Some of the criticism was legitimate, but would best have been handled by directing me to revise-and-resubmit. Some of the important criticism was absurd.

For example, the reviewer declared

this is not how one writes proofs in general (except may be in logic)
Considering that the propositions are almost exclusively formal logic (there not being much arithmetic to the structure), it's rather to be expected that the proofs will look as proofs (in or out of quotation marks) do in logic.

And, in defending the attempt to distinguish indecision from indifference found in Indifference or Indecision? by Eliaz and Ok, the reviewer wrote that Mrs Watson (a hypothetical agent presented in that paper)

is indecisive whenever she deems multiple choices as choosable
But she also deems multiple choices as choosable when she is indifferent, and in both cases (according to Eliaz and Ok) makes her decision by flipping a coin.

(In fact, Eliaz and Ok claim something more interesting about what distinguishes indecision from indifference, but an observable distinction does not result from it.)

I stared for a bit, and then sent to the reviewer a simple request for permission to cite the review in future versions of the paper. (I offered no argument or evaluation; I just requested permission to cite.) The review is plainly not itself a publication; it seems closer to being a personal communication. And one is supposed to secure permission before citing personal communications.

I waited for some days, and got no reply.

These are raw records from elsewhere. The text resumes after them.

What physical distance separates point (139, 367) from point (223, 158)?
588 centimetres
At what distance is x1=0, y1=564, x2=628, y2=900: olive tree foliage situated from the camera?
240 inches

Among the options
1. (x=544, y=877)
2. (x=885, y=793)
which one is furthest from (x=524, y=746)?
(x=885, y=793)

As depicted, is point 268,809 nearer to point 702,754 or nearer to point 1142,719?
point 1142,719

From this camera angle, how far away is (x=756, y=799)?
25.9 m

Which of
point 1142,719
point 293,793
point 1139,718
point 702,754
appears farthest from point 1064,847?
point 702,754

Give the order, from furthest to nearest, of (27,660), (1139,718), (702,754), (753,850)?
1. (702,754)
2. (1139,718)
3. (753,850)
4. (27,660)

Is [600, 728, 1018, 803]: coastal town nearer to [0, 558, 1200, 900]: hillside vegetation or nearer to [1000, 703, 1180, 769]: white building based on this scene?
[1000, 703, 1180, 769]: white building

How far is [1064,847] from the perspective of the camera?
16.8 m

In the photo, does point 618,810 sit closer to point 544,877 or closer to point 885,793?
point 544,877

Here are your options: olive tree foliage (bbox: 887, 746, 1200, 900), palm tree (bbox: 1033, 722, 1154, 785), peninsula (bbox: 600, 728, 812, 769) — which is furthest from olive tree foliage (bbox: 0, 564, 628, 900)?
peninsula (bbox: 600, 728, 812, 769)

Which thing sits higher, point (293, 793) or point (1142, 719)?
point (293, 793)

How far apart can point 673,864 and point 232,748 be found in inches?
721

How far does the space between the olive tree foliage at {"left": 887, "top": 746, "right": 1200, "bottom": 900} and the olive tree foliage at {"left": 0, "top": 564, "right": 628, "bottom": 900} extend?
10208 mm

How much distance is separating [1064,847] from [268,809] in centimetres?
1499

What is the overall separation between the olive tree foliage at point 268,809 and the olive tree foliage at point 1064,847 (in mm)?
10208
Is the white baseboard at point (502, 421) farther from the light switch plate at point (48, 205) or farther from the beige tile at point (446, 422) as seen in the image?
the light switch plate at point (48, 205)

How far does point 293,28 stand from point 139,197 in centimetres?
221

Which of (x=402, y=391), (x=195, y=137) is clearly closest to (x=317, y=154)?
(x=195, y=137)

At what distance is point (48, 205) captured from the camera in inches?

I concluded that none would be forth-coming. I therefore effected what changes I felt should be made given that I could not cite the review, both to make straight-forward improvements, and to preëmptively meet repetition of what I regarded as illegitimate criticisms.

Then I went over my big spread-sheet o' econ journals, and selected the next journal to which to submit the paper. As with previous submissions, I read the author guidelines, and did some further rewriting and reformatting to tailor a version specific to that journal. I made the new submission on 28 July. Its reported status when I checked this morning was the same as that when I completed the submission process, so I presume that no editor has accepted assignment to it.